Além disso, os carrapatos transmitem a tristeza parasitária bovina, uma doença que aniquila os animais, caso não seja tratada logo que se apresenta. Para a chamada TPB não tem vacina.
Na Embrapa estão tentando descobrir uma, mas por enquanto nada. O carrapato existe em todo o país, mas é no Rio Grande do Sul que ele causa mais dor de cabeça. Não no inverno, mas nas outras estações do ano.
Voltemos ao solo onde são depositados os ovos. Se não arranjam um hospedeiro, os carrapatinhos-cabeça-de-alfinete morrem em dois, três meses. Mas há quem diga que eles podem durar até três anos no solo.

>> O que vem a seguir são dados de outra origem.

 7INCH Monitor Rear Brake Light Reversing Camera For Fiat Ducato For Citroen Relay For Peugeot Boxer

Por isso a estratégia dos fazendeiros é impedir que os carrapatinhos se agarrem aos seus animais. Uma das saídas é roçar os campos. Outra, implantar lavouras de arroz, milho, trigo ou soja. Em campo com lavoura, os carrapatos não têm vida fácil.
Por fim há uma saída genética que vem sendo praticada nas últimas décadas: azebuar os rebanhos. Como? Fazendo cruzamentos entre gado europeu (angus, hereford, devon, Jersey, holandês) com o asiático (nelore, gir). Isso porque o gado zebu, trazido da Índia há 100 anos, possui certa resistência ao carrapato. Resistência, não imunidade.

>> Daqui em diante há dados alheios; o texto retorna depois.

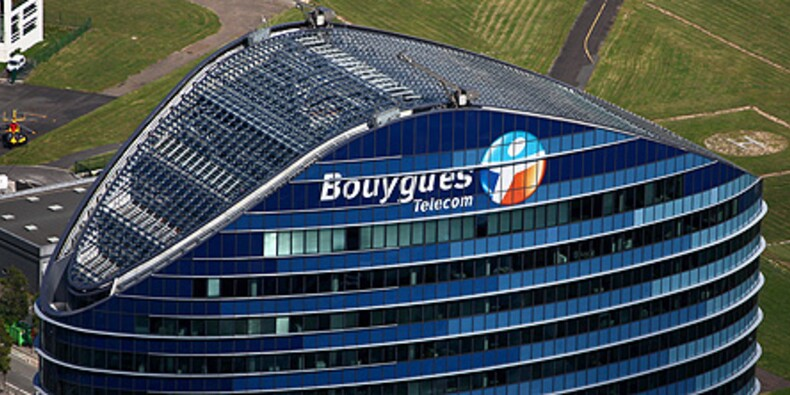 Free aurait proposé 4 à 5 milliards d'euros pour racheter Bouygues Telecom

O prezado leitor já deve ter notado como é vistoso o couro de um nelore. Brilha ao sol. Numa sala, é tapete esplêndido. Pois esse lindo animal branquelo, que tem o corpo adornado por um cupim e uma barbela, possui certa aptidão para beliscar-se de dentro para fora. Ele contrai o couro no ponto onde o parasita tenta se instalar. É o que os economistas e afins chamariam de “vantagem comparativa” do zebu.
Já um angus ou um hereford, ambos de origem inglesa, são menos eficientes no tal movimento epidérmico de repelir os insetos.
Além disso, são peludos, o que facilita a vida do carrapato, que pertence à espécie dos ácaros, criaturinhas especializadas em viver grudadas nos seus hospedeiros, sejam animais ou vegetais. “Pragas”, diria alguém com baixa cultura ecológica. Baixaria semelhante comete quem diz que certas plantas invasoras das lavouras são “ervas daninhas”, algumas das quais produzem chás milagrosos para os animais humanos.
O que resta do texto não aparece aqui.